Der Ressourcenverbrauch rund um die Fahrzeugherstellung wird unverhältnismäßig höher durch ebenfalls erhöhte Sicherheitsanforderungen an das Material.
Die ungleichmäßige Fahrweise, die durch den "Schilderwald" begünstigt wird führt zu Staus, Unfällen und einem stark erhöhten Energieverbrauch - wenn dein Fahrzeug über einen Tempomat verfügt, wirst du ggf. selbst dessen Vorteile gelegentlich nutzen und sei es um Strafzettel in Baustellen etc., zu vermeiden.
Lärm und Emissionsbelastung der Menschen steigen durch hohe Geschwindigkeiten und unregelmäßige Fahrweise exorbitant an.

Dass wir sowieso nicht ganz auf Tempolimits verzichten können, ich denke darüber sind wir uns einig. Dass diese, wo sie angeordnet sind, fast immer einen Sinn haben, scheint mir ebenfalls, zumal angesichts der Verkehrsdichte, bei Tag und bei Nacht, unbestreitbar. Es ist also mehr eine Frage danach: Wie "vernünftig" ist der fahrende Mensch? Eine Geschwindigkeitsbegrenzung wäre aus meiner Sicht eine positive Anpassung an die bestehende Verhältnisse. Es ist dem Rechnung zu tragen, ob Fahrzeuge "just for fun" genutzt werden, oder von wenigen, wie bis in die Mitte des vergangenen Jahrhunderts, oder ob diese ein Massenbeförderungsmittel sind.

Für die Städte (Tempo 30) hieße ein solches Limit zunächst einmal eine Reduzierung des Schilderwaldes. Nämlich Tempo über Tempo 30 wo nichts anderes gilt. Dies würde die Wohngebiete dramatisch entlasten. Straßen, wie die Limburger Schiede gibt es in Städten wie Köln und Frankfurt unzählige.
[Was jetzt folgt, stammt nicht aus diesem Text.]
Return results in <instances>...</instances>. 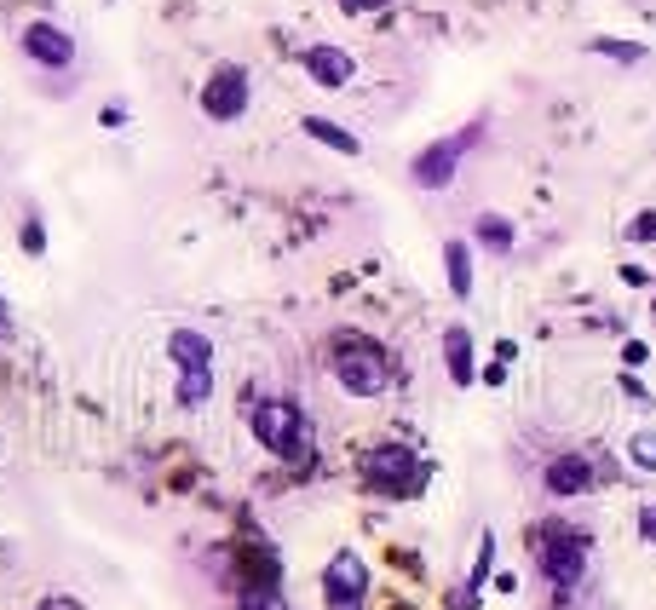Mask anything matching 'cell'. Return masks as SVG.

Sie sind Gefahrenquelle besonders für Kinder und alte Menschen, sie sind wahre Ruß- und Dreckschleudern und sie sind Lärmquellen erster Güte. Solche Straßen könnten entschärft werden. Solche Straßen "seien wie Flüsse, nur schwer zu überqueren", hörte ich mal. Daran hat sich leider viel zu wenig geändert.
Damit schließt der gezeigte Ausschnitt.